Ci eravamo illusi che, dopo gli anni perduti dalla maggioranza azzurra a infossare la Costituzione, complici potentati d’altro colore, i ministri professori e i sodali politici capissero la gravità della situazione, assieme alle eminenze grigie, e rinunciassero agli interessi particolari, all’attentato quotidiano alla giustizia umana, che non si fonda solo sulle pronunce dei magistrati.

Avevamo gioito anzitempo, di pancia, innanzi alle dimissioni del sovrano di Arcore, confondendo la liberazione da quel potere familistico con la liberazione dal potere delle lobby transnazionali.

I vincitori delle amministrative sono Beppe Grillo e Antonio Di Pietro, che hanno tradotto sempre, l’uno in rete e nei territori, l’altro in parlamento e nelle piazze, il bisogno di pulizia e partecipazione espresso negli ultimi anni dal popolo italiano. Grillo ha sbancato nel Nord. Di Pietro, conLeoluca Orlando, ha compiuto una sintesi a Palermo. Orlando non è un giovane della politica, ma il suo risultato, prossimo alla maggioranza assoluta, dice con chiarezza che i palermitani gli hanno riconosciuto serietà, impegno antimafia e capacità amministrative.

Noi abbiamo posto particolare attenzione alle comunali nel capoluogo siciliano, convinti che il pericolo della mafia, lì piuttosto taciuto, fosse molto concreto e preoccupante. Abbiamo anche scritto di un buon Fabrizio Ferrandelli, forse in balia di personaggi esterni al suo progetto, pronti a inquinarlo al momento opportuno. Palermo ha fatto una scelta netta: Orlando ha dimostrato che vale la storia personale, che nessun accordo di comodo o surrogato della verità può orientare un elettorato sempre più attento e informato. D’altra parte, anche i ragazzi di Grillo hanno avuto un riscontro formidabile, conducendo una campagna elettorale dal basso, con argomenti attuali e la bellezza delle idee, la purezza della coscienza.

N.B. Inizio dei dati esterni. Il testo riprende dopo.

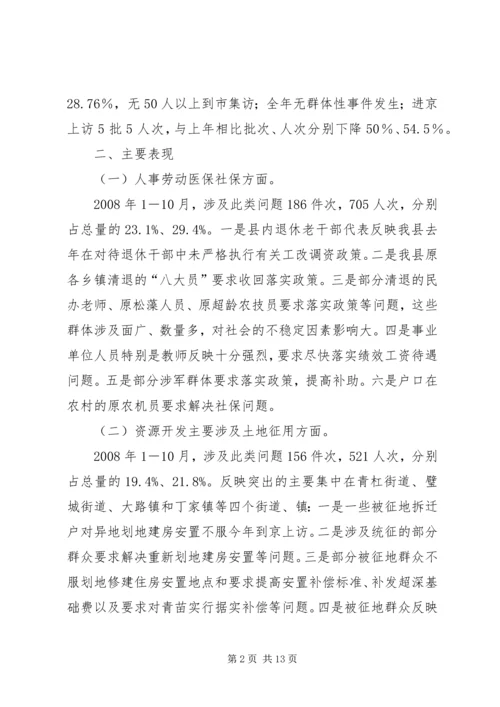 信访局关于社会矛盾的集中表现及长效调处机制的建立调研报告—范.docx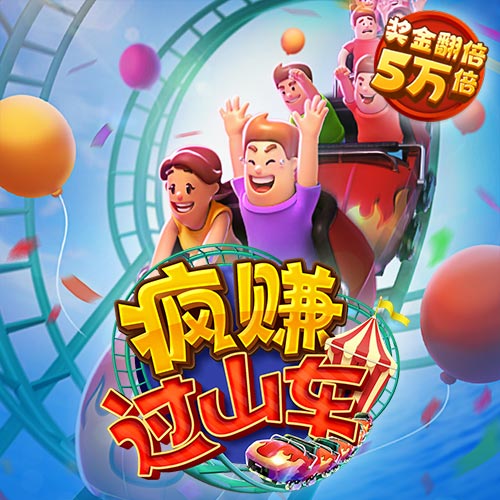 爱游戏登陆官网
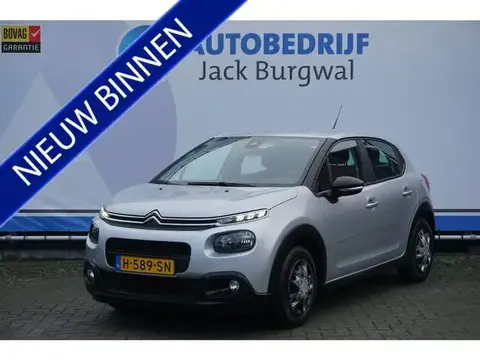 Used CITROEN C3 Petrol 2018 Ad 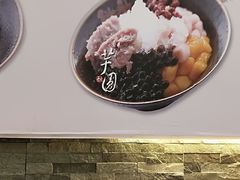 -鲜芋仙(高新万达广场店)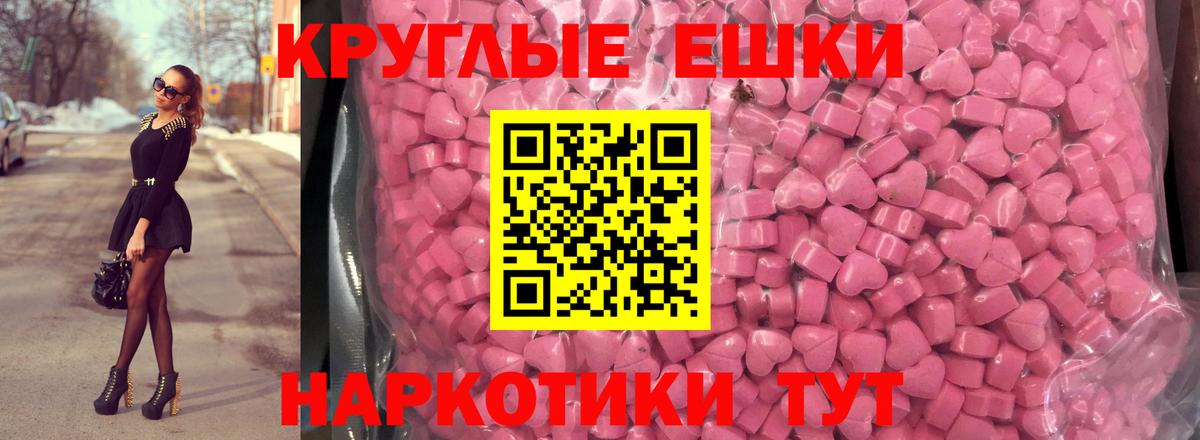 Экстази 300 mg Грозный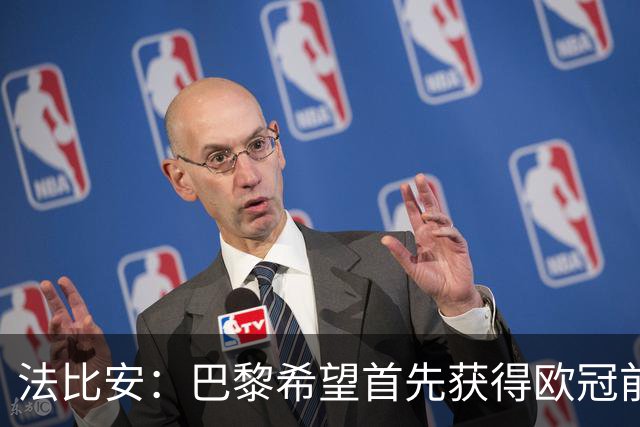 法比安：巴黎希望首先获得欧冠前八直接晋级，我想继续为费兰助攻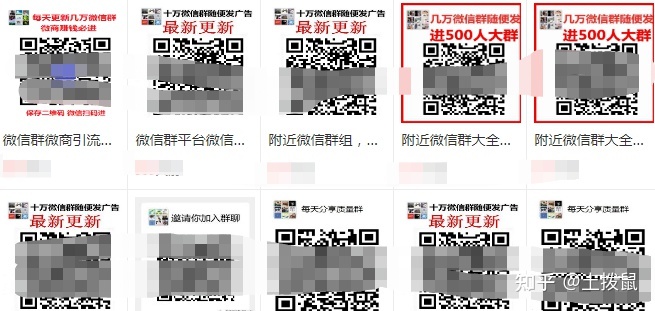 微商群怎么加(精准),如何在5天内加100个微商群(附方法 ... ...-第4张图片-90博客网 微商群怎么加(精准),如何在5天内加100个微商群(附方法 ... ...-第4张图片-90博客网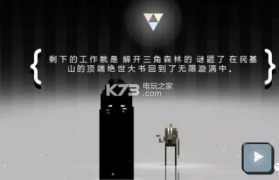 超级兄弟剑与巫术 v1.0.19.1 汉化版下载 截图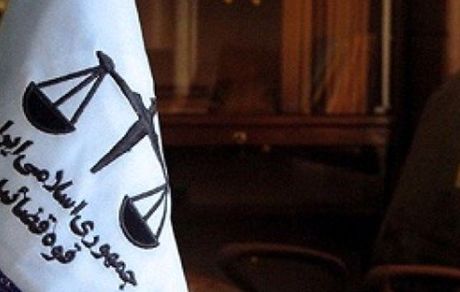 مدیرعامل چای دبش در زندان است / وثیقه هم تعیین شده است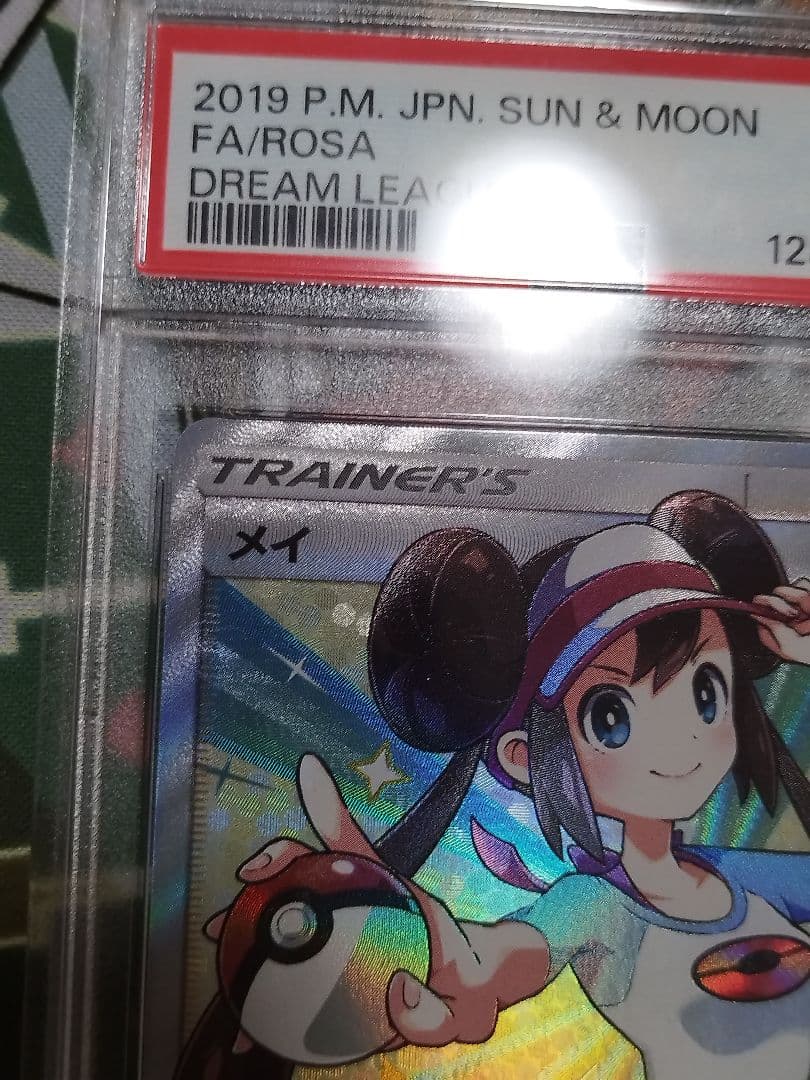 PSA10　メイ SR SM11b ドリームリーグ 067/049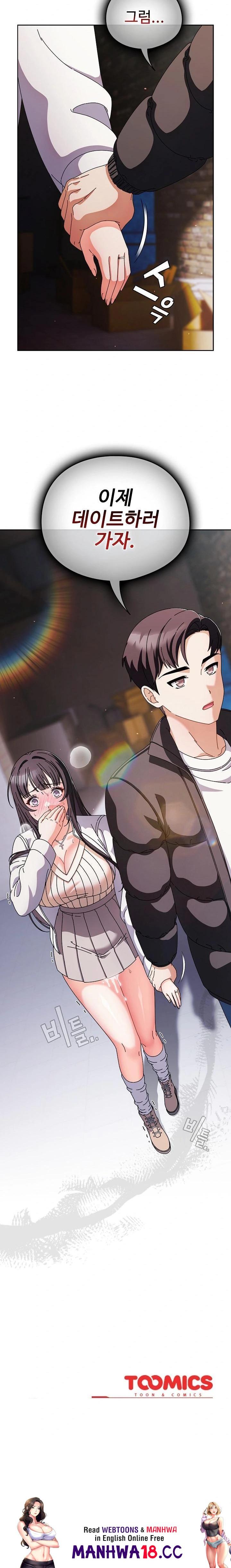 make-my-girlfriend-dirty-raw-chap-2-33
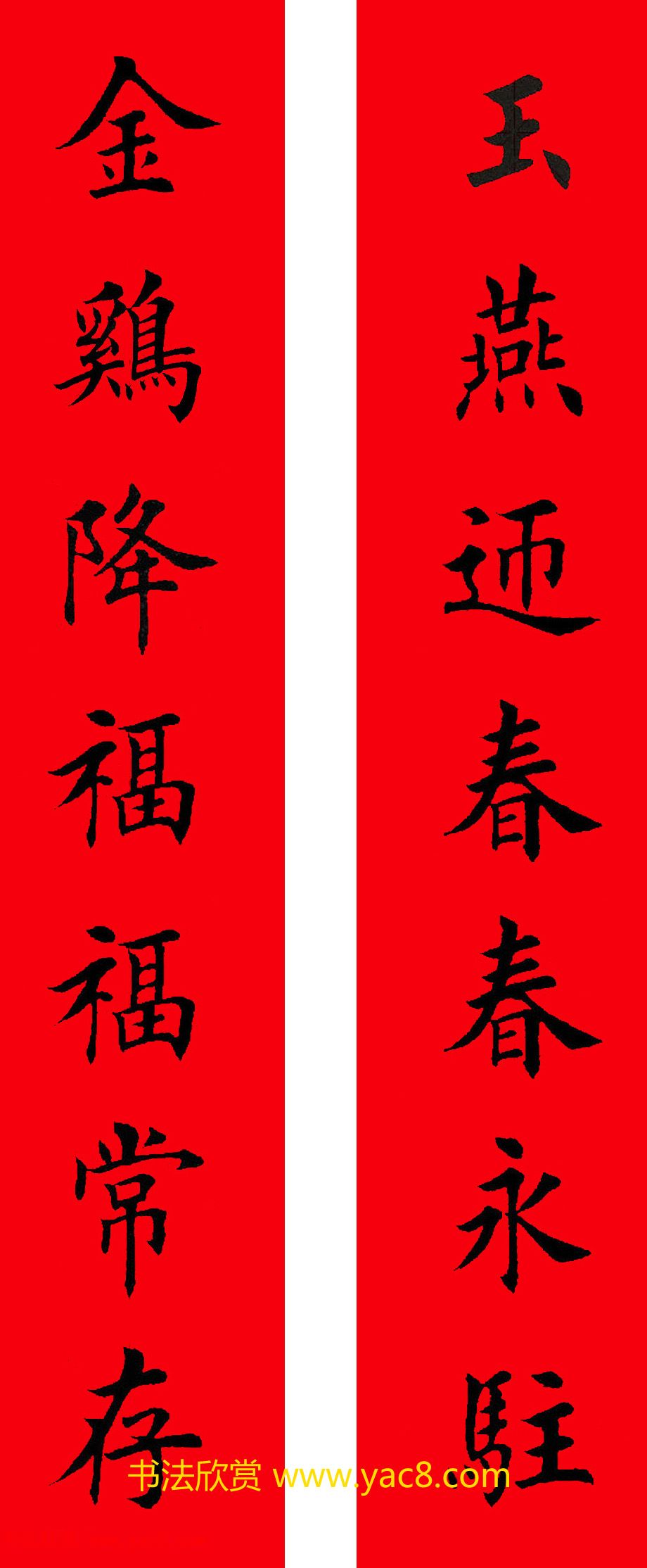 2017꼦꿬鼯ִ20(5)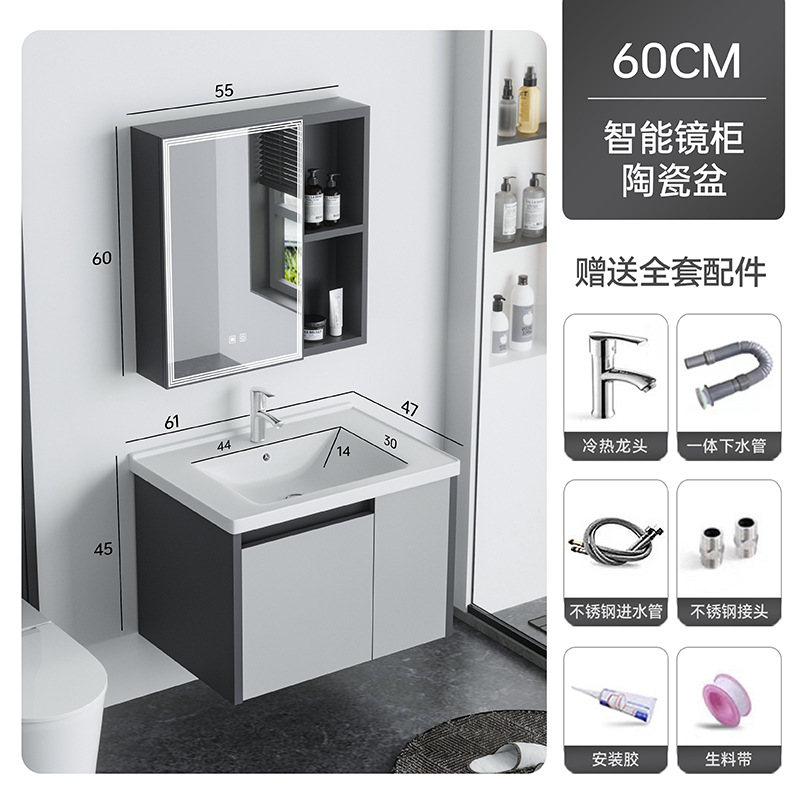 Armario de espejo inteligente de lavabo de cerámica gris claro de 60cm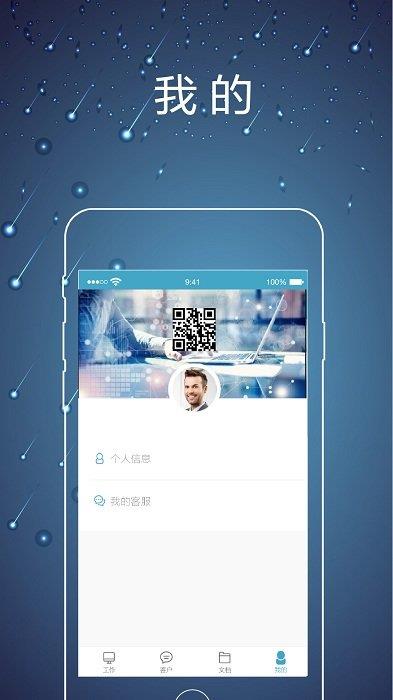 律师镖局app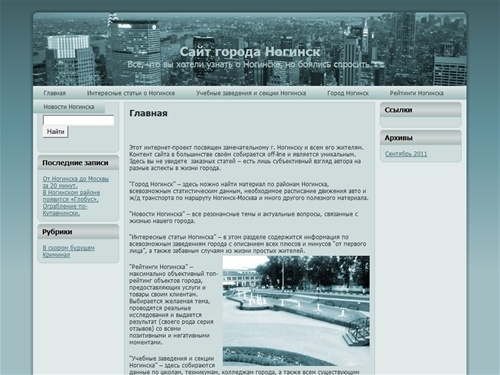 Сайт города Ногинск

Noi lo abbiamo detto più volte, anche fraintesi e non di rado insultati, è ora che Grillo, di cui non ci piacciono certe semplificazioni, e Di Pietro, tra i pochi vicini agli operai, lavorino sulla comunione di orizzonti. E che Nichi Vendola sappia ritrovarsi sulla linea dell’utopia, l’utopia (gioachimita) della giustizia.